The central thread through all of my research is my analysis of the relationship between identity and citizenship — or how we know who we are and how that who we are is regulated. In my dissertation I research how postwar activists understood this relationship as rooted in practices of police violence and urban renewal and histories of colonialism.
Two undergraduate courses I’ve taught in American Studies focus on this relationship between identity and citizenship. My spring 2015 course “Blood, Bones, and Brains” examined twentieth century US history through the lens of the body, and focused on how the body became a canvas for self-definition and regulation. My summer 2015 online course “Youth Cultures” used Tumblr to facilitate discussion about how American youth identity is continually constructed as both youthfully beautiful and immaturely undeveloped.

Additionally, I’ve conducted research on the high school women’s liberation movement between the mid-1960s and mid-1970s. My paper, “Girls Are Equal Too: Education, Body Politics, and the Making of Teenage Feminism,” published in the academic journal Gender Issues, analyzes how teenage girls began to articulate how their age shaped their unique experience with sexual discrimination. Another version of the article was published in Black Perspectives, the online journal of the African American Intellectual Historical Society.

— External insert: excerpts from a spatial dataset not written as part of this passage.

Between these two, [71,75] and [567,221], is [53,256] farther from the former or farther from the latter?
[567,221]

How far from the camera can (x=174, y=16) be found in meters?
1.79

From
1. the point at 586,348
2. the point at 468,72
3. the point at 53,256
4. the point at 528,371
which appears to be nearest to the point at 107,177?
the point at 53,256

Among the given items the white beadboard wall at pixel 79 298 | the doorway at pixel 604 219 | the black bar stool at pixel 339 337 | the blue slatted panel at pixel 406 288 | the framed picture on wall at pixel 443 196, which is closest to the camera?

In particular, in this paper I focus on how teenage girls articulated feminism through their own perspectives and bodies. Letters and essays written by teenage girls during this time demonstrate how girls saw feminism as a tool to challenge gender role socialization and build a supportive and collaborative community of girl activists within this revolutionary context. Ultimately, by challenging age divisions between the adult-dominated face of the Second Wave and the girl-focused Third Wave, this paper uses the voices of teenage girls to shed light on an earlier movement of “girl power” that has yet to be excavated.